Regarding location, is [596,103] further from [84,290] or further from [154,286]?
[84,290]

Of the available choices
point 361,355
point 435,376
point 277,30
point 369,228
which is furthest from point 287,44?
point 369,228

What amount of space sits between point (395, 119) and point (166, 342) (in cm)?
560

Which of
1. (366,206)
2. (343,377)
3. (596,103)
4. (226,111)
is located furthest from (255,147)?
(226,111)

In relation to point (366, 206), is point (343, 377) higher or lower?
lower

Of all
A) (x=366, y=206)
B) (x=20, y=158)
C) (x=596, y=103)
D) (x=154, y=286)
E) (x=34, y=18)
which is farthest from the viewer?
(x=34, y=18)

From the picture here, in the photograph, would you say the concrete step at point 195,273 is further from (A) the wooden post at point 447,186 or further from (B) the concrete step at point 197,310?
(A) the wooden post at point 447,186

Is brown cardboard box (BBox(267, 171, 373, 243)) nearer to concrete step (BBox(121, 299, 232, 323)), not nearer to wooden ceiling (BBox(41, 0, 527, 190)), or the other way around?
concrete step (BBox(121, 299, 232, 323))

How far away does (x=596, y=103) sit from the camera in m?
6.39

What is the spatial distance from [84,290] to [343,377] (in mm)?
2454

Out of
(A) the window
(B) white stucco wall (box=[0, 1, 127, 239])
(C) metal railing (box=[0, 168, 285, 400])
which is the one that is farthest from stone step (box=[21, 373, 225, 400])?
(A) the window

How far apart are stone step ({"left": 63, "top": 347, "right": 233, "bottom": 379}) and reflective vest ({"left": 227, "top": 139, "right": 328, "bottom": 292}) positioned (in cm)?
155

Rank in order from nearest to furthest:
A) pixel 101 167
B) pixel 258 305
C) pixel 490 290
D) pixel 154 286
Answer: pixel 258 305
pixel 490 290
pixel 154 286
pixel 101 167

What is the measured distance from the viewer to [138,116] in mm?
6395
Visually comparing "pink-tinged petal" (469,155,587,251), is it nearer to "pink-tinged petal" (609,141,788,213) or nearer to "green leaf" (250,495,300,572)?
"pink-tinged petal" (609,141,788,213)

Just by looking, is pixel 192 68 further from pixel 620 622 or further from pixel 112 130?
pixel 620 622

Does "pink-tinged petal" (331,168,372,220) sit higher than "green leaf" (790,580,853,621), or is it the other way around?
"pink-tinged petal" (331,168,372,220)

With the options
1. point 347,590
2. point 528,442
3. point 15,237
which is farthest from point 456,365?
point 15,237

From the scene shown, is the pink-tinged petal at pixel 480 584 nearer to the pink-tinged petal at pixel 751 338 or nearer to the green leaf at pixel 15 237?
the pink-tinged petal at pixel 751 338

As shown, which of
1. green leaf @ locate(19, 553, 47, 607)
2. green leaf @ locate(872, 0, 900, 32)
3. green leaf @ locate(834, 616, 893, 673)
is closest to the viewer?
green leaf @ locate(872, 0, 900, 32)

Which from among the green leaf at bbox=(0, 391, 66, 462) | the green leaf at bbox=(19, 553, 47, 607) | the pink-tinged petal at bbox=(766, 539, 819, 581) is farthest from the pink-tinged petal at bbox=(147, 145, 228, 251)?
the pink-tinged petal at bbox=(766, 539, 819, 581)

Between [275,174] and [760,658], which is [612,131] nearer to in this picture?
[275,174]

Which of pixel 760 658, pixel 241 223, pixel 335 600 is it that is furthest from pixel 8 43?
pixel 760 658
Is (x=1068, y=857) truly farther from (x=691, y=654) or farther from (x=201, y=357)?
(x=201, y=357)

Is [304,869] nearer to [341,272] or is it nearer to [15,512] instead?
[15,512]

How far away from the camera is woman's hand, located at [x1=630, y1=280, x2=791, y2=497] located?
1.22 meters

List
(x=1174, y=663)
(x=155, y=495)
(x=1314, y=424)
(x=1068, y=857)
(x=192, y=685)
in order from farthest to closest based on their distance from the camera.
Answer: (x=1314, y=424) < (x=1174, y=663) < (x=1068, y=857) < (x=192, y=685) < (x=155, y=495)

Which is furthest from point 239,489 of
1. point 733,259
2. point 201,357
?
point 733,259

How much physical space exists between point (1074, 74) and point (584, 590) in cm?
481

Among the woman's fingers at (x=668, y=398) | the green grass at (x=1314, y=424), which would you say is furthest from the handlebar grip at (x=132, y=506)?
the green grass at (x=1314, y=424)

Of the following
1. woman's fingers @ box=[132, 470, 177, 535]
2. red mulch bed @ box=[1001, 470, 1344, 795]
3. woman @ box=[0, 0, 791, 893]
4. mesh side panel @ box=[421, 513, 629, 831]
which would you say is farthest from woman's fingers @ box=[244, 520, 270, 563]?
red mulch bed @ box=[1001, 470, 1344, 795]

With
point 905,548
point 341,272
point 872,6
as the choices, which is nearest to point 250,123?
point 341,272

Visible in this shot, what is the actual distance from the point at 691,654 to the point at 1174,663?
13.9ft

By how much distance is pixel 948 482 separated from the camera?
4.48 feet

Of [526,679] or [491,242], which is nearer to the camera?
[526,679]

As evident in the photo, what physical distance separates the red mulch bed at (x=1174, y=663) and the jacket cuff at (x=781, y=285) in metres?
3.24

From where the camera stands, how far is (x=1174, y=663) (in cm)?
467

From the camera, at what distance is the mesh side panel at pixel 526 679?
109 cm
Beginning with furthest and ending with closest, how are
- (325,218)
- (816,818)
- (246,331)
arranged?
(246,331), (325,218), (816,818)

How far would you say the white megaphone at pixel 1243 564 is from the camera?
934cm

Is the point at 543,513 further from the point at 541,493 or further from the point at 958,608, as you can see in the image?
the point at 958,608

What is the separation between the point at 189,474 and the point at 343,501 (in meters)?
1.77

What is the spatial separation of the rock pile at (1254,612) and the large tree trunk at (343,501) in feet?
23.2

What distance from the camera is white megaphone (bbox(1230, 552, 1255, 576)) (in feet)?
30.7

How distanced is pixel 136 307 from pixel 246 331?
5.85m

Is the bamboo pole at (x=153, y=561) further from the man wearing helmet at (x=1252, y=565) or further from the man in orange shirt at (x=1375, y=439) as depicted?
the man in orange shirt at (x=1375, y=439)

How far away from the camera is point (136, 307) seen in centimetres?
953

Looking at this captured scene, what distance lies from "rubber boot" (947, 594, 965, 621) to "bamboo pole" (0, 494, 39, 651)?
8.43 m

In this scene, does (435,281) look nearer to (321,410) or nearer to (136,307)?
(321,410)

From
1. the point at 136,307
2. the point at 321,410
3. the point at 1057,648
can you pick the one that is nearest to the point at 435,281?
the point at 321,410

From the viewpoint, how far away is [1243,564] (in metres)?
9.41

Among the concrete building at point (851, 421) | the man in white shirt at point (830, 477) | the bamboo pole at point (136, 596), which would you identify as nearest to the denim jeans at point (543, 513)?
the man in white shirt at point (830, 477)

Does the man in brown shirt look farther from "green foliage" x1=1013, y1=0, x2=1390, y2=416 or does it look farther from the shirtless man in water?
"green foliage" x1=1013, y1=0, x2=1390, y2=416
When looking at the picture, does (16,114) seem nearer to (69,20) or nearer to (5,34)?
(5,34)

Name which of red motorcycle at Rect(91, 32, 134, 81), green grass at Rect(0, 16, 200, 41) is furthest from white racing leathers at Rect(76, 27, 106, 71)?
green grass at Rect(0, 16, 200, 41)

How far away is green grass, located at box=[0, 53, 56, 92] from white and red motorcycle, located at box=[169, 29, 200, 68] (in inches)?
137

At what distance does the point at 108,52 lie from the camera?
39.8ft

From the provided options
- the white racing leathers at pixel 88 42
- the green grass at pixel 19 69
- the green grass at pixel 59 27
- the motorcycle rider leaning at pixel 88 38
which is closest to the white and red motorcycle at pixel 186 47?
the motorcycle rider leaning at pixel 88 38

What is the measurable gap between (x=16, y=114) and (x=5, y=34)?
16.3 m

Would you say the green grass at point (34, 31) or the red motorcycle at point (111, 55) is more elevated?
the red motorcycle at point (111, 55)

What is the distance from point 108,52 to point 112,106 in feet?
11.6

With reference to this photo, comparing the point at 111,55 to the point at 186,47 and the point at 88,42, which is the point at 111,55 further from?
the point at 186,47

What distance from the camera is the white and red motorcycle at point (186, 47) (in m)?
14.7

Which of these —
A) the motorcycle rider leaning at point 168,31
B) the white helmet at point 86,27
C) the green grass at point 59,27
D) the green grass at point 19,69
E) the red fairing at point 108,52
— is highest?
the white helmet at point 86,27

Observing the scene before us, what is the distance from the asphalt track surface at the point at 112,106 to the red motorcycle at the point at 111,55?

◆ ◆ ◆ ◆

• Request: Nothing but the lines from the one with "What is the distance from point" through the end of the data above should be repeated, each exactly as it stands.

• The answer:
What is the distance from point 108,52 to point 112,106 in feet?
11.6

With reference to this photo, comparing the point at 111,55 to the point at 186,47 and the point at 88,42, which is the point at 111,55 further from?
the point at 186,47

What distance from the camera is the white and red motorcycle at point (186, 47) (in m)?
14.7

Which of these —
A) the motorcycle rider leaning at point 168,31
B) the white helmet at point 86,27
C) the green grass at point 59,27
D) the green grass at point 19,69
E) the red fairing at point 108,52
— is highest?
the white helmet at point 86,27

Observing the scene before us, what is the distance from the asphalt track surface at the point at 112,106 to the red motorcycle at the point at 111,55?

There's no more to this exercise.